*READING PASSAGE*
* * * * * * *

Twistlock Makes Istio’s Security Layer More Robust, Easier to Monitor

Istio has emerged as a popular and reliable service mesh management platform to make it easier to deploy, operate and scale microservices across cloud deployments. As a way to secure these service meshes, Twistlock has integrated with Istio to enrich the platform’s machine learning capabilities for connectivity. Twistlock does this by using Twistlock data to quarantine compromised services and to provide compliance policies to enforce secure configurations and the rest of the stack Istio runs on.
As cloud-native becomes the default way to build and run modern web-scale apps, organizations need increasingly sophisticated tools to abstract the underlying complexity away from normal operations. Kubernetes is the clear winner of the orchestration arms race and has abstracted the complexity of managing large fleets of compute nodes. However, as Kubernetes enables ever larger deployments, it can benefit from a companion technology that leverages its platform level primitives to make managing large portfolios of services simpler.
For example, Kubernetes makes it easy for you to deploy an app that scales across a 1,000 node cluster and deals with deployment and node failures. However, it can be complex to route traffic for that service, to monitor the overall health of the service (not just of individual nodes and pods) and to ensure fair resource allocation between this service and others within the cluster.
Istio is a project designed to complement Kubernetes (and microservices platforms) and to provide these capabilities mentioned above. More specifically, Istio was designed to provide traffic management, service identity, management policy enforcement and telemetry for microservices.
Istio is built around the open source Envoy proxy hosted by the Cloud Native Computing Foundation (CNCF). Istio builds on existing Kubernetes capabilities to make deployment familiar and integrated while providing a variety of value-added services beyond Kubernetes’ more infrastructure specific focus.

* * * * * * *

*INFORMATION PROVIDED*
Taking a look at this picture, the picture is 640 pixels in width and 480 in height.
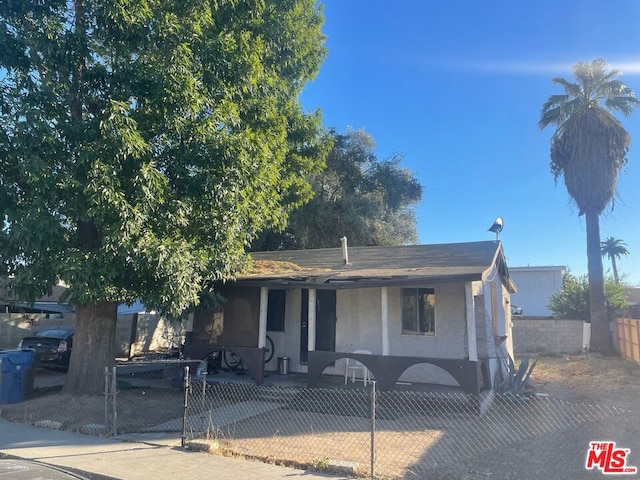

* * * * * * *

*TO DO*
According to the article on Twistlock and Istio, what was Istio designed to provide for microservices? List each item. The data has nothing to do with what comes next.

*COMPLETE OUTPUT*
- Traffic management
- Service identity
- Management policy enforcement
- Telemetry